───── Data in this exercise ─────
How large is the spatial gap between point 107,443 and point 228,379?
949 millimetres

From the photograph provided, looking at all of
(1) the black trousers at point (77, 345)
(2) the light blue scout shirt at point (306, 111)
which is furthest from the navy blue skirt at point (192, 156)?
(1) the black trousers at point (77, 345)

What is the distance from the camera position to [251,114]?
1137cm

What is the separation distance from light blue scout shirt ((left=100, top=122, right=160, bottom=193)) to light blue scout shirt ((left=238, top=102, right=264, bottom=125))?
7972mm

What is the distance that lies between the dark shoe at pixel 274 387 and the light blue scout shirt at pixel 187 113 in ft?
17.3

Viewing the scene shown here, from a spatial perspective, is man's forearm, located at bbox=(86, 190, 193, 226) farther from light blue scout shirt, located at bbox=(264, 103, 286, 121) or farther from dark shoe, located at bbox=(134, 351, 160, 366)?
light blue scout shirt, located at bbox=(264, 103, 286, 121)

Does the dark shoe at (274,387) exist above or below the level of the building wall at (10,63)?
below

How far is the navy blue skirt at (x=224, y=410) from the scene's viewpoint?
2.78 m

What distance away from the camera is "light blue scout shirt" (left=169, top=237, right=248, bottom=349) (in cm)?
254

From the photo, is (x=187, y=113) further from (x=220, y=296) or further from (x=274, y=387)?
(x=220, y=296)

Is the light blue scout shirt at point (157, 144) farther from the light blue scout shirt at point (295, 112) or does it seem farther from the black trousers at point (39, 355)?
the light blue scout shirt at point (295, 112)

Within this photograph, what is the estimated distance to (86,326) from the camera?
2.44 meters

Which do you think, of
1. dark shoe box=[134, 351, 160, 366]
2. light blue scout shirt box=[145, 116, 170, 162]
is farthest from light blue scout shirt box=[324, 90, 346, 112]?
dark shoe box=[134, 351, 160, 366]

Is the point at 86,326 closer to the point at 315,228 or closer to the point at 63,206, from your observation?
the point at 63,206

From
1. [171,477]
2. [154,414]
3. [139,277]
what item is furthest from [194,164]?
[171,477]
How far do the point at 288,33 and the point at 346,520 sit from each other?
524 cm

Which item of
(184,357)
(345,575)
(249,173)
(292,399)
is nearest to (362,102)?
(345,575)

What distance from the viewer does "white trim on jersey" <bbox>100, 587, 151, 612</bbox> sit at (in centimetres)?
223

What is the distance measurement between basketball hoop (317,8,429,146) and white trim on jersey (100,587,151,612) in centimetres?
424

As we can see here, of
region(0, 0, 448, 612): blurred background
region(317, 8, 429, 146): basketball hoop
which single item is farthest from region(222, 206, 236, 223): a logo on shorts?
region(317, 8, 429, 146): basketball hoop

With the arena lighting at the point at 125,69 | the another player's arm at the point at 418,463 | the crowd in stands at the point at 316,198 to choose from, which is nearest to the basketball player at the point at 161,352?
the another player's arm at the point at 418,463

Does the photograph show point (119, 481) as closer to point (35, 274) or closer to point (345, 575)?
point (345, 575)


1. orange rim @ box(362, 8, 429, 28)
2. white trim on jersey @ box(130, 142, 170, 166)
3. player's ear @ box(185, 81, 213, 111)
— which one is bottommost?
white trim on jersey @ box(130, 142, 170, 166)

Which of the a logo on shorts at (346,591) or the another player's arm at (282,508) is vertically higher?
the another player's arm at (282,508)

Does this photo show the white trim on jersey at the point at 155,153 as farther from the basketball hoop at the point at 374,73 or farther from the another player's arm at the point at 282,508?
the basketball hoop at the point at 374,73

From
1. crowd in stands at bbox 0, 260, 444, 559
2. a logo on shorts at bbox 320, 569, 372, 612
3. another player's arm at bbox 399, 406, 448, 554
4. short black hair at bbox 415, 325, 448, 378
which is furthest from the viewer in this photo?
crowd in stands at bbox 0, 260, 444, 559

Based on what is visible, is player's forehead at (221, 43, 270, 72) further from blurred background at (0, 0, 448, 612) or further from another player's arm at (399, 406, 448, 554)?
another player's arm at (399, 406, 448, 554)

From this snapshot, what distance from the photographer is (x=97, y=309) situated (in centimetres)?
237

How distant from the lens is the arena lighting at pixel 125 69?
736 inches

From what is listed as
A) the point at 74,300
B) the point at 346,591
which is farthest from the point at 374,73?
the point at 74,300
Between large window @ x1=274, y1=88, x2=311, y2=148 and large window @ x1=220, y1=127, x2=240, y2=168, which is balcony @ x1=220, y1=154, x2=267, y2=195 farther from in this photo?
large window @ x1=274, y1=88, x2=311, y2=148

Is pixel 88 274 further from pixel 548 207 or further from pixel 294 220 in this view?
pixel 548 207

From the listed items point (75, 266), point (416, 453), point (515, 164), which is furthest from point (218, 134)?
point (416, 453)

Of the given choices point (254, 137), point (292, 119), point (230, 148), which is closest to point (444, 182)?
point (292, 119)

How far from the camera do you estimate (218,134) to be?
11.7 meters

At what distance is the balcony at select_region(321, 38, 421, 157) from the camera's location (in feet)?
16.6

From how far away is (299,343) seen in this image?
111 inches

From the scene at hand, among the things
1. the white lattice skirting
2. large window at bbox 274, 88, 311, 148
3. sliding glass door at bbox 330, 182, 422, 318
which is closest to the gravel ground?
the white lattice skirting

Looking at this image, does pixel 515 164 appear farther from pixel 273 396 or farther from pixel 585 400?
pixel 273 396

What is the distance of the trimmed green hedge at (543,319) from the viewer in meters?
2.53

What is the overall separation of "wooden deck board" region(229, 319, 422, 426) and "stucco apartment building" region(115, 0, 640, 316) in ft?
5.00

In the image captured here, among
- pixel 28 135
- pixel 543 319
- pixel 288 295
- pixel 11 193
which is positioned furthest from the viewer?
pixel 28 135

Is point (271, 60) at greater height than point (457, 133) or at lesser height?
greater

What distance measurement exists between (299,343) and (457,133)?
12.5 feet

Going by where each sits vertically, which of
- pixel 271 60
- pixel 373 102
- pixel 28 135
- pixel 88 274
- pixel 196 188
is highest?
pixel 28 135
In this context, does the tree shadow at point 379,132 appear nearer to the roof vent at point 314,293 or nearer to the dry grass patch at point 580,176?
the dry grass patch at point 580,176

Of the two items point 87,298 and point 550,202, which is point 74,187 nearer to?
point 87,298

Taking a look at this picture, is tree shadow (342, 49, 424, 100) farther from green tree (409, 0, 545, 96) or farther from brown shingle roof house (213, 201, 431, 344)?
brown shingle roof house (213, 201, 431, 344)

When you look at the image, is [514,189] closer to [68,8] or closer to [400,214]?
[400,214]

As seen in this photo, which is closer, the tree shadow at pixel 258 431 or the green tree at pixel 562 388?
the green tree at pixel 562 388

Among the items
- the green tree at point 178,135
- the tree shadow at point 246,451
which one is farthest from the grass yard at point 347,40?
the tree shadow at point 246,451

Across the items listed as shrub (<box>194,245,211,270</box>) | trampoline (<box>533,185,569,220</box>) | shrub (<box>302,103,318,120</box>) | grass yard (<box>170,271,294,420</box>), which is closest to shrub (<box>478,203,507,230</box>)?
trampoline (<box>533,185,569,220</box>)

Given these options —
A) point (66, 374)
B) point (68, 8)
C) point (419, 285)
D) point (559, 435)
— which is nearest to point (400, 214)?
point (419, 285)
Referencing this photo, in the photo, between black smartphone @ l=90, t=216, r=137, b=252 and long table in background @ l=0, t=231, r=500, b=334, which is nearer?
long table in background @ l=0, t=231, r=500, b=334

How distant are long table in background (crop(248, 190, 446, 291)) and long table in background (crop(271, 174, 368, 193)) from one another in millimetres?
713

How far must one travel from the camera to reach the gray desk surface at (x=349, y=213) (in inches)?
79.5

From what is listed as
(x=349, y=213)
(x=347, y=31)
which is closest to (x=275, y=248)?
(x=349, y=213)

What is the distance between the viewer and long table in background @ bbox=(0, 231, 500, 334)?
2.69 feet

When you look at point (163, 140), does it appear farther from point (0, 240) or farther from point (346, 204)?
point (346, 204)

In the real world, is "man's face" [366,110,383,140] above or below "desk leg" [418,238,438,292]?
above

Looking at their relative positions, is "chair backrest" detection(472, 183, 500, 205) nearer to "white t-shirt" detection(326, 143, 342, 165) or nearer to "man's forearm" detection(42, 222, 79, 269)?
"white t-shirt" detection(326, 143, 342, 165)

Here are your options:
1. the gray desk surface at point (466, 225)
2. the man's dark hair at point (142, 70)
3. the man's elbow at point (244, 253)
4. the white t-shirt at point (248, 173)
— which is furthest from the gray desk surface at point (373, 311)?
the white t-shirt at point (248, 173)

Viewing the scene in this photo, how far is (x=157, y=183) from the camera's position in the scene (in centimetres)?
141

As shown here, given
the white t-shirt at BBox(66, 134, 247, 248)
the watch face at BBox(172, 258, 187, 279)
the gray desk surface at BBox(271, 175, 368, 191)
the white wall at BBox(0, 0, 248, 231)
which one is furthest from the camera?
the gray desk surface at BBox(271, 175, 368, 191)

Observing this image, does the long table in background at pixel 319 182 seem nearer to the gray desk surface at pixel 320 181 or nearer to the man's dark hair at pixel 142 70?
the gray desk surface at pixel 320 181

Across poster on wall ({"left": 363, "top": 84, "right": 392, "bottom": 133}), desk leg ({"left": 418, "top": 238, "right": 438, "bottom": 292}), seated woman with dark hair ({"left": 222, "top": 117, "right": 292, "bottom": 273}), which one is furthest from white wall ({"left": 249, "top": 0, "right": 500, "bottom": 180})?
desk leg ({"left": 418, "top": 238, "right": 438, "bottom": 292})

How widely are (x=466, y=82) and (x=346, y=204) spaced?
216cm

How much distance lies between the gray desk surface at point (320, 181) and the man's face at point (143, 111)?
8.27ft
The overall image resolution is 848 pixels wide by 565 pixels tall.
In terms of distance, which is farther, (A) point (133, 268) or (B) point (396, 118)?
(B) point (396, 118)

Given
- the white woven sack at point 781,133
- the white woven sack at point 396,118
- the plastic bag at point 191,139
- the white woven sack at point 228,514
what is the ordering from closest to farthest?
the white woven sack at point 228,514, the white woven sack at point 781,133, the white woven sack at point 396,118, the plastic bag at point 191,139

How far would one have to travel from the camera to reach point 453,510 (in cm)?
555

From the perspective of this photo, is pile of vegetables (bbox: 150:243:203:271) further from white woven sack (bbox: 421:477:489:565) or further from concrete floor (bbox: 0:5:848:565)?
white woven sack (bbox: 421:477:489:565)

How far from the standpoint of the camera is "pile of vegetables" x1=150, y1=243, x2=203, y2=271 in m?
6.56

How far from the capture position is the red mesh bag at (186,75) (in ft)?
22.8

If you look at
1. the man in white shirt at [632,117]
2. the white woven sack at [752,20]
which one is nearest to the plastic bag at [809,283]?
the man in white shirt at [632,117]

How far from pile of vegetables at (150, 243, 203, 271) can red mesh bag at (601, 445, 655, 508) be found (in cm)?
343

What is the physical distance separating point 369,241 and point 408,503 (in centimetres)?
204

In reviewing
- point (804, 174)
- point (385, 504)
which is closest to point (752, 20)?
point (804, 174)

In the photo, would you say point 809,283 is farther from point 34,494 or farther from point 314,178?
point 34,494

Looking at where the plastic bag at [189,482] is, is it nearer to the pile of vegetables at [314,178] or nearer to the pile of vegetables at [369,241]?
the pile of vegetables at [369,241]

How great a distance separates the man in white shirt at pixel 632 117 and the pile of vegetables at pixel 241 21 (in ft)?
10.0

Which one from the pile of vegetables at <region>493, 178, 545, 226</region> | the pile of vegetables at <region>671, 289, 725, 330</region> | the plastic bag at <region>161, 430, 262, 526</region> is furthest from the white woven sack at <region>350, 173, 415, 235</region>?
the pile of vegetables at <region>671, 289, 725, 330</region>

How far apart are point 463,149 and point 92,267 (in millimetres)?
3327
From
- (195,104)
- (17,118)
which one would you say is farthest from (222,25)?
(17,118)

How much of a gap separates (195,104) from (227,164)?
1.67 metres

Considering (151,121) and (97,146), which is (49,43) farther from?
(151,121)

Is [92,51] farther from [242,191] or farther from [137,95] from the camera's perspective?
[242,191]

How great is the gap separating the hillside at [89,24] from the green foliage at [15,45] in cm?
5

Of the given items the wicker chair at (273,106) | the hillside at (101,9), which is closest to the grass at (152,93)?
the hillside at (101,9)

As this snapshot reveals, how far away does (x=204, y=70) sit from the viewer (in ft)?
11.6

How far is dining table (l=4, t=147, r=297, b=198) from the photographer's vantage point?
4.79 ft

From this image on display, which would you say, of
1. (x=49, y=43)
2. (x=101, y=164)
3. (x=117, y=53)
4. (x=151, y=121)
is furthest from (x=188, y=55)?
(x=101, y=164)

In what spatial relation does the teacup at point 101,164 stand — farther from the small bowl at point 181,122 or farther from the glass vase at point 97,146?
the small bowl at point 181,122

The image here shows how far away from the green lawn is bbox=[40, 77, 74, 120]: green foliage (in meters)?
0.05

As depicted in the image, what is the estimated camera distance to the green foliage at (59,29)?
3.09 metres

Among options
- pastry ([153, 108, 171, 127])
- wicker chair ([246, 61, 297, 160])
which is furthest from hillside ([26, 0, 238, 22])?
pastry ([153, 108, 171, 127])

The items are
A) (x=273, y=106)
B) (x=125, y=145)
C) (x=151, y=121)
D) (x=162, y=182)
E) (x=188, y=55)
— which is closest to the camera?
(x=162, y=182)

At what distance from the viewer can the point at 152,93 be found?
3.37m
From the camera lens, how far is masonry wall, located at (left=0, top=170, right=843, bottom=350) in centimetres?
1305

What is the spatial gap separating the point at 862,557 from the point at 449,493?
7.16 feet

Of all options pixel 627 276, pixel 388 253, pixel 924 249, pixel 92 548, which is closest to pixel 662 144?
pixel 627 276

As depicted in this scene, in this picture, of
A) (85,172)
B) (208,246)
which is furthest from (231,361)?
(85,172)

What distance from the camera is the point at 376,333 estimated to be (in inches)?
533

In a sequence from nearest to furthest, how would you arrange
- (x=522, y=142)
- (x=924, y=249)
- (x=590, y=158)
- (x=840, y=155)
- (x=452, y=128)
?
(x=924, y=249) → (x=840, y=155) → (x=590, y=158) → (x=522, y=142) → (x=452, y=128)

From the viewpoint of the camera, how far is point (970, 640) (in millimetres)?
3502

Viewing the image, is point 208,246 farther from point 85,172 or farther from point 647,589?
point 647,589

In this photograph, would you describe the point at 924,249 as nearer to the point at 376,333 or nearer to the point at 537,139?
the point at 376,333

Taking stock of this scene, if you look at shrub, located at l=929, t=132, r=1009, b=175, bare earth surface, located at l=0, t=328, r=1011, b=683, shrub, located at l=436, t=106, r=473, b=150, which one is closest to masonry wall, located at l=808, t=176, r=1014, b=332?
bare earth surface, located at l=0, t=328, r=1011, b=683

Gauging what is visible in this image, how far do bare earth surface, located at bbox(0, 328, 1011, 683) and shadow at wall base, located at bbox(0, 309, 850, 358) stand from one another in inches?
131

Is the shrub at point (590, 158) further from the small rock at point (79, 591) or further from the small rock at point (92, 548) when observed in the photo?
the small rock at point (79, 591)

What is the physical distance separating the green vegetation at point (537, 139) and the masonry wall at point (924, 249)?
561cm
─────
■ Task to carry out ■
Recast the lines from the start of the records through the line containing "949 millimetres", inclusive, as a Markdown table with the columns "Row" and "Record line". Number each row and omit blank lines.

■ Result below ■
| Row | Record line |
|---|---|
| 1 | How large is the spatial gap between point 107,443 and point 228,379? |
| 2 | 949 millimetres |